Start Data in this exercise

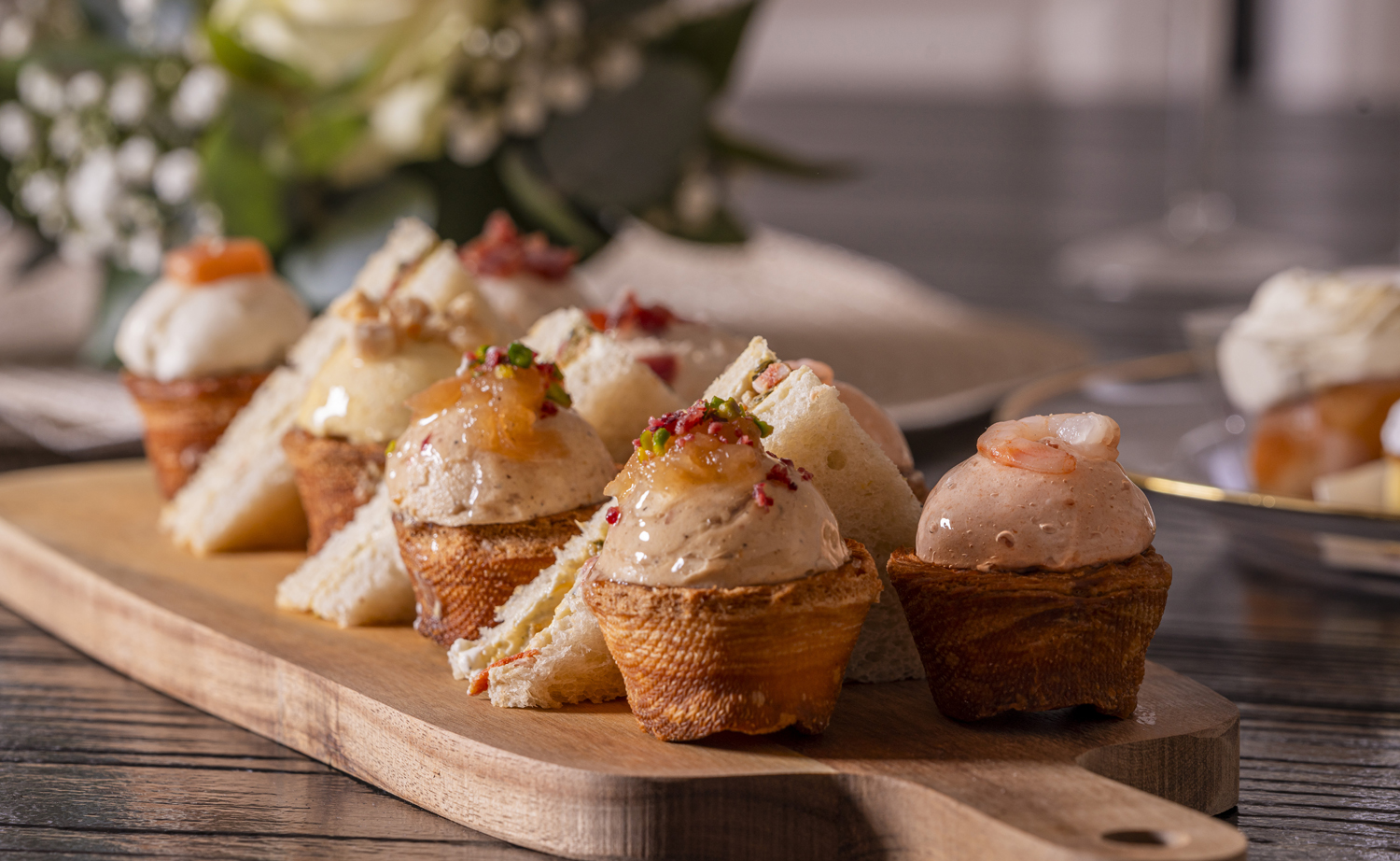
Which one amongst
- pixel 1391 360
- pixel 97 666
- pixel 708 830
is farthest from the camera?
pixel 1391 360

End Data in this exercise

__Exercise requirements__:
Reproduce every line of the records, adding 125 to each pixel coordinate in the answers and leaving all other lines unchanged. Omit the pictures from your reply.

__Response__:
Which one amongst
- pixel 1391 360
- pixel 97 666
- pixel 708 830
is farthest from the camera?
pixel 1516 485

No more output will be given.